Thiamine (Vitamin B1)
A vitamin of the B complex, found in unrefined cereals, egg, lean meats, dried milk, beans, and liver, a deficiency of which causes beriberi. It is a sulphur-containing derivative of thiazole and pyrimidine. Also called vitamin B1. It helps the body cells change carbohydrates into energy. Getting plenty of carbohydrates is very important during pregnancy and breast-feeding. It is also essential for heart function and healthy nerve cells.
Aneurine Hydrochloride, Antiberiberi Factor, Antiberiberi Vitamin, Antineuritic Factor, Antineuritic Vitamin, B Complex Vitamin, Chlorhydrate de Thiamine, Chlorure de Thiamine, Complexe de Vitamine B, Facteur Anti-béribéri, Facteur Antineuritique, Hydrochlorure de Thiamine, Mononitrate de Thiamine, Nitrate de Thiamine, Thiamine Chloride, Thiamine HCl, Thiamine Hydrochloride, Thiamin Mononitrate, Thiamine Mononitrate, Thiamine Nitrate, Thiaminium Chloride Hydrochloride, Tiamina, Vitamin B1, Vitamin B-1, Vitamina B1, Vitamine Anti-béribéri, Vitamine Antineuritique, Vitamine B1.
Thiamine is a vitamin, also called vitamin B1. Vitamin B1 is found in many foods including yeast, cereal grains, beans, nuts, and meat. It is often used in combination with other B vitamins, and found in many vitamin B complex products. Vitamin B complexes generally include vitamin B1 (thiamine), vitamin B2 (riboflavin), vitamin B3 (niacin/niacinamide), vitamin B5 (pantothenic acid), vitamin B6 (pyridoxine), vitamin B12 (cyanocobalamin), and folic acid. However, some products do not contain all of these ingredients and some may include others, such as biotin, para-aminobenzoic acid (PABA), choline bitartrate, and inositol.
People take thiamine for conditions related to low levels of thiamine (thiamine deficiency syndromes), including beriberi and inflammation of the nerves (neuritis) associated with pellagra or pregnancy.
Thiamine is also used for digestive problems including poor appetite, ulcerative colitis, and ongoing diarrhea.

* _INFORMATION SUPPLIED_
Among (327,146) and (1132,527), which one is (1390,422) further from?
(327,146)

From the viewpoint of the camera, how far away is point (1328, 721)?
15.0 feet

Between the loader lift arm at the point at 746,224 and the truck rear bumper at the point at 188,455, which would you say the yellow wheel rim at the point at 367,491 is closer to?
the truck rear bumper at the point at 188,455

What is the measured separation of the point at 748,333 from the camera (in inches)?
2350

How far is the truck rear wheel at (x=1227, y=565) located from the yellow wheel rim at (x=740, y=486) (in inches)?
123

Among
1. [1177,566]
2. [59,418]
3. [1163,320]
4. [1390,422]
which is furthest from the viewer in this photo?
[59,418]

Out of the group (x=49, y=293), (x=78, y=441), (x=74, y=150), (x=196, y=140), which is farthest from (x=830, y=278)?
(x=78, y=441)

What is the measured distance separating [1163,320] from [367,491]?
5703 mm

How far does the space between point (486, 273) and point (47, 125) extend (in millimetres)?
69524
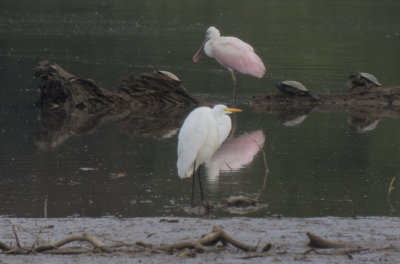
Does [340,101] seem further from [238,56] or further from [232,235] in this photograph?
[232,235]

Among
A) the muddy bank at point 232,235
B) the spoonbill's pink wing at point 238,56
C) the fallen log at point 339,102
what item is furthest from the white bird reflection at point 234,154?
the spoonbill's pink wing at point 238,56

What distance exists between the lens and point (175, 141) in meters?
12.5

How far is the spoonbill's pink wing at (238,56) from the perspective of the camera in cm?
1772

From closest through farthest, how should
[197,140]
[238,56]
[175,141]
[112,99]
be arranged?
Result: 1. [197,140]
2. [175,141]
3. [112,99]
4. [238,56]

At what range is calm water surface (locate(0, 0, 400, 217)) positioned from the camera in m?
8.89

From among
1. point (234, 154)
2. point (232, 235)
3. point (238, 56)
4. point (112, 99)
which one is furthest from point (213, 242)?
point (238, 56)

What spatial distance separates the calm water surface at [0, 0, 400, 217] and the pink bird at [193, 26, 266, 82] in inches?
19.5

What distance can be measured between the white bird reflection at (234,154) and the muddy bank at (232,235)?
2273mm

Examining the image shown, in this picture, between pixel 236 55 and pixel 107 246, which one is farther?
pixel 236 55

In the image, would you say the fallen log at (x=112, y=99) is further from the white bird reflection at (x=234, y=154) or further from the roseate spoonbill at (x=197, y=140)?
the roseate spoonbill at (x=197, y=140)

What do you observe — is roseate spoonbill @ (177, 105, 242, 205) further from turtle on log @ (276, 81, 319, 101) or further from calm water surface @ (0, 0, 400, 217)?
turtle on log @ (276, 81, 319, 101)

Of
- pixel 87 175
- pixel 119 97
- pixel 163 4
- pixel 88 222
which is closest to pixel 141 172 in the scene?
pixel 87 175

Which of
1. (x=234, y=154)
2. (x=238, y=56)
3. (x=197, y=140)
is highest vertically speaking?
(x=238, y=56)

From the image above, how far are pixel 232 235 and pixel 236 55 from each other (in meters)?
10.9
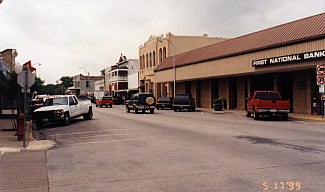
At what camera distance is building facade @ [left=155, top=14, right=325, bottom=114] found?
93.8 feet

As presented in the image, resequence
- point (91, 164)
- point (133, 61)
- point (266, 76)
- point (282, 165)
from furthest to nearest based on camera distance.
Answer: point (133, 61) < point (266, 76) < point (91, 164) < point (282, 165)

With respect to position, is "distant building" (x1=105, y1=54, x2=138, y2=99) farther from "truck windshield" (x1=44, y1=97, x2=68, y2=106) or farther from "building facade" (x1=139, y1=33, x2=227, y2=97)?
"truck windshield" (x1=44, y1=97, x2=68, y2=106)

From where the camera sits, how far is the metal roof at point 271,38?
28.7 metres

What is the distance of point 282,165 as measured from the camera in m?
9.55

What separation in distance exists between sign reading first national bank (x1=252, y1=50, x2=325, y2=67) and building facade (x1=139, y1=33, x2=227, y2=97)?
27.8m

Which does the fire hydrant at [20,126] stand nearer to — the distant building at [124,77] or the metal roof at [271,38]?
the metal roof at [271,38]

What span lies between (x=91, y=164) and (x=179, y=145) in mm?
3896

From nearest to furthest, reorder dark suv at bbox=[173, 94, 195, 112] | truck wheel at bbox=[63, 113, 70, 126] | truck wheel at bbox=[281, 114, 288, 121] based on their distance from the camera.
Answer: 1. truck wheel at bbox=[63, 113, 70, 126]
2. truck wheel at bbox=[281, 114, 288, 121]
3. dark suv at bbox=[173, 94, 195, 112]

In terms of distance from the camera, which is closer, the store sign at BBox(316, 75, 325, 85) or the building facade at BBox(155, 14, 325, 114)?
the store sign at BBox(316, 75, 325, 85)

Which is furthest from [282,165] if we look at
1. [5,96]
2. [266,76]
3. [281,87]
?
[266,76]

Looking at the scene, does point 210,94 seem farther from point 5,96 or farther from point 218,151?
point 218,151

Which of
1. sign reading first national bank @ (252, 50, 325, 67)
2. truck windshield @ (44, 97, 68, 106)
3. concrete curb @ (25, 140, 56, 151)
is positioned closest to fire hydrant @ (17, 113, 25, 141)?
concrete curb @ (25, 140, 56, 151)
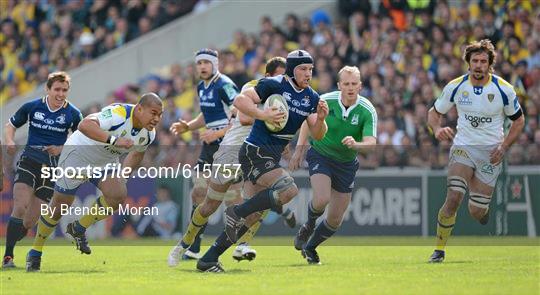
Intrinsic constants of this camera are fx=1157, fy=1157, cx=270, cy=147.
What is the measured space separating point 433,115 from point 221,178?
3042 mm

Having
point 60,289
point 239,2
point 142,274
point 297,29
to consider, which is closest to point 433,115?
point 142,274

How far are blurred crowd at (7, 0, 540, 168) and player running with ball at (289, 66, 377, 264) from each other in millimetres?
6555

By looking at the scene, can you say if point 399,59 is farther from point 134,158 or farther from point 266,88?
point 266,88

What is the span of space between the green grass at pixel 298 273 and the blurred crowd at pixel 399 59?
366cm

* _QUESTIONS TO ANSWER_
**A)** In the thiamine text, what disease does a lack of thiamine cause?
**B)** Carry on the thiamine text from where it stops.

* _RESPONSES TO THE TASKS_
**A)** Beriberi.

**B)**
Thiamine is also used for AIDS and boosting the immune system, diabetic pain, heart disease, alcoholism, aging, a type of brain damage called cerebellar syndrome, canker sores, vision problems such as cataracts and glaucoma, motion sickness, and improving athletic performance. Other uses include preventing cervical cancer and progression of kidney disease in patients with type 2 diabetes.
Some people use thiamine for maintaining a positive mental attitude; enhancing learning abilities; increasing energy; fighting stress; and preventing memory loss, including Alzheimer’s disease.
Healthcare providers give thiamine shots for a memory disorder called Wernicke’s encephalopathy syndrome, other thiamine deficiency syndromes in critically ill people, alcohol withdrawal, and coma.
Thiamine is required by our bodies to properly use carbohydrates.
Treatment and prevention of thiamine deficiency, including a specific disorder called Wernicke-Korsakoff syndrome (WKS) that is related to low levels of thiamine (thiamine deficiency) and is often see in alcoholics. Between 30% and 80% of alcoholics are believed to have thiamine deficiency. Giving thiamine shots seems to help decrease the risk of developing WKS and decrease symptoms of WKS during alcohol withdrawal.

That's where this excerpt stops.